Table 4. Oscillations in the Oceans' Thermohaline Circulation: Timescales and Mechanismsa
TimescalePhenomenaMechanismReference
Decadallocal migration of surface anomalies due to surface coolinglocalized surface-density anomalies due to surface couplingChen and Ghil [1995]
Decadaladvection of density anomalies at midlatitudesgyre advectionWeaver et al. [1991]
Interdecadalwestward propagation of temperature anomaliesgeneralized baroclinic instabilityColin de Verdière and Huck [1999] and Delworth et al. [1993],
Interdecadaladvection of density anomalies and convection changescombined gyre and overturning advectionDelworth and Greatbatch [2000] and Te Raa and Dijkstra [2002]
Centennialloop-type, meridional circulationconveyor belt advection of density anomaliesMikolajewicz and Maier-Reimer [1990] and Winton and Sarachik [1993]
Millennialflushes and superimposed decadal fluctuationsbottom water warmingChen and Ghil [1995] and Weaver et al. [1993]

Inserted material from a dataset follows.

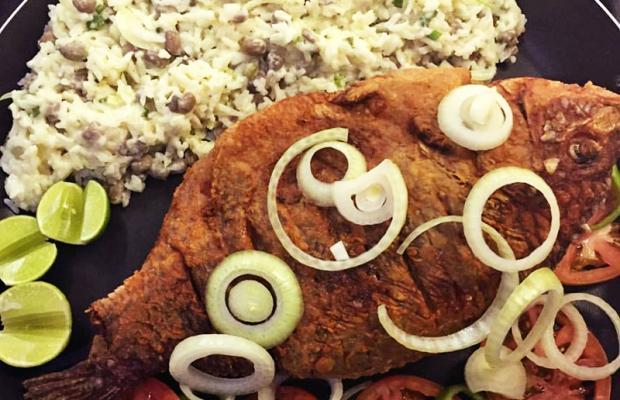 Tilápia Frita 1kg (Baião de Dois, Batata Frita e Farofa) para até 3 pessoas por R$49,90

[148] A similar question was discussed, with respect to the wind-driven circulation and interannual variability, in section 2.6. The answer, again, can only be given by studying the spatiotemporal patterns and physical mechanisms of these interdecadal modes across a hierarchy of models and the various, albeit incomplete, observational data sets [Ghil and Robertson, 2000; Ghil, 2001]. Evidence is mounting that the 14- to 15-year and 25- to 27-year peaks in temperature spectra (see Ghil and Vautard [1991] and Figure 1b) are indeed due to THC modes, as conjectured by Plaut et al. [1995]. This evidence includes the similarity between the interdecadal mode of Chen and Ghil's [1996] simplified hybrid coupled model and that of Delworth et al.'s [1993] fully coupled global GCM, as well as that between the latter and the observational results of Kushnir [1994] and Moron et al. [1998].

[149] It does not matter in this context whether these THC modes are due to damped or self-sustained instabilities, since the modes can always be excited by stochastic noise [Griffies and Tziperman, 1995; Rivin and Tziperman, 1997]. The forcing of the ocean by atmospheric variability has a wide range of timescales. High-frequency forcing may lead to low-frequency response in the coupled system, according to the scenario of Hasselmann [1976] and Mitchell [1976], while low-frequency forcing can lead to direct changes in the ocean circulation. The latter may be resonantly amplified by the presence of an oscillatory instability, even if this mode is damped, in the absence of atmospheric “noise.” Moreover, coupled modes of variability may also exist, where feedbacks between the ocean and atmosphere act in concert to amplify perturbations [Latif and Barnett, 1994, 1996]. The ocean's interactions with sea ice may contribute to even richer types of variability [Yang and Neelin, 1993; Kravtsov and Ghil, 2004].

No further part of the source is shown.